MC: Absolutely. When I’m traveling, especially internationally, if I see someone with a block “M,” I go “Go blue” and they go “Go blue,” and I feel connected, right? Whereas, I could be here on Michigan’s campus, where I am now. Everyone’s wearing a block “M,” but I’m not talking to everybody because of course you’re one of us. So maybe I look for someone who was in my fraternity or someone who has a Ross logo on because I’m in the business school. These small, nuanced things have such significant meanings in our minds that this isn’t just a bag. This isn’t just a jacket. These are expressive receipts of my identity.
MJ: It makes me think about Beats by Dre. I remember listening to an interview with Jimmy Iovine, and he was like, “Yeah, Bose is fantastic. It’s well respected. It’s great sound quality. But in terms of associations, it’s the fall-asleep-on-airplane headphones.” So he was like, let’s create a great headphone brand that’s more than that, and it became basically digital jewelry.
MC: I once asked a classroom full of students which product was better: Beats or Bose. They always go “Bose.” If you look at the specs, Bose outperforms Beats by Dre.
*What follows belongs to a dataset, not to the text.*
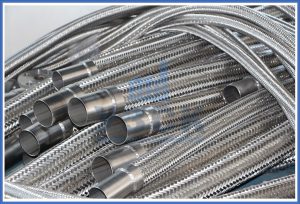 Металлорукава в Магнитогорске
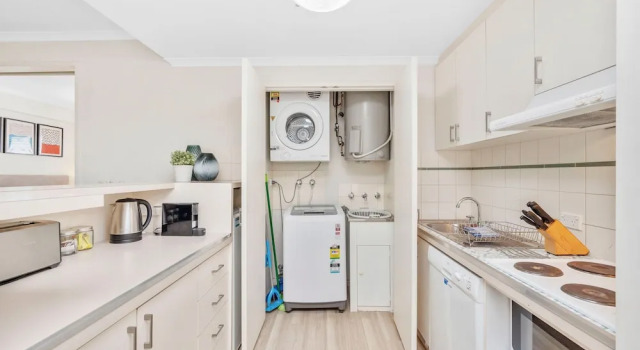 Spacious 1bdr Fast Wi-fi Near RAC Arena, Забронировать Апартаменты/квартира Апартаменты Перта, рядом с Парк Лэнгли, Апартаменты/квартира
But then I asked which one they wanted to buy, and Beats beat Bose all day long. Why? Because it makes them look cool. Why is that? Because what it means in the minds of people. So even if your product is at least perceived inferior, they will fill the gap with what the brand signals in their mind.
MJ: A good counter-example is tech, which has historically deprioritized brand building and focused more on delivering product value. Think about OpenAI, a company that does zero branding effectively. If OpenAI asked you why they should invest in branding, what would you say?
MC: Well, we know OpenAI’s product, ChatGPT, and ChatGPT has been associated with the entire category. I’ve seen people go, “This is a ChatGPT app,” and I’m like, “Oh, OpenAI has an app?” No they don’t. It’s just an AI product from a different brand. So while they were able to usher in a new product, which is awesome, but as more competitors come into the market, I think they may find themselves in trouble. There’s no mark of ownership.
MJ: Yes, and that’s what makes it such a challenging environment now. In order for a brand to really deliver value, they have to be excellent. It has to be at, like, the Lululemon level because if it doesn’t meet that threshold, then I’m going to type the first thing into Google. And if I don’t see any brands in the category that really draw me in, that really signal to me something about myself, that I trust or that I have a bond with, then I’m going to buy the first one that I see. If you can’t deliver real value, then you’re nothing.
MC: Absolutely. Twenty-five percent more fluoride in toothpaste isn’t going to cut it anymore.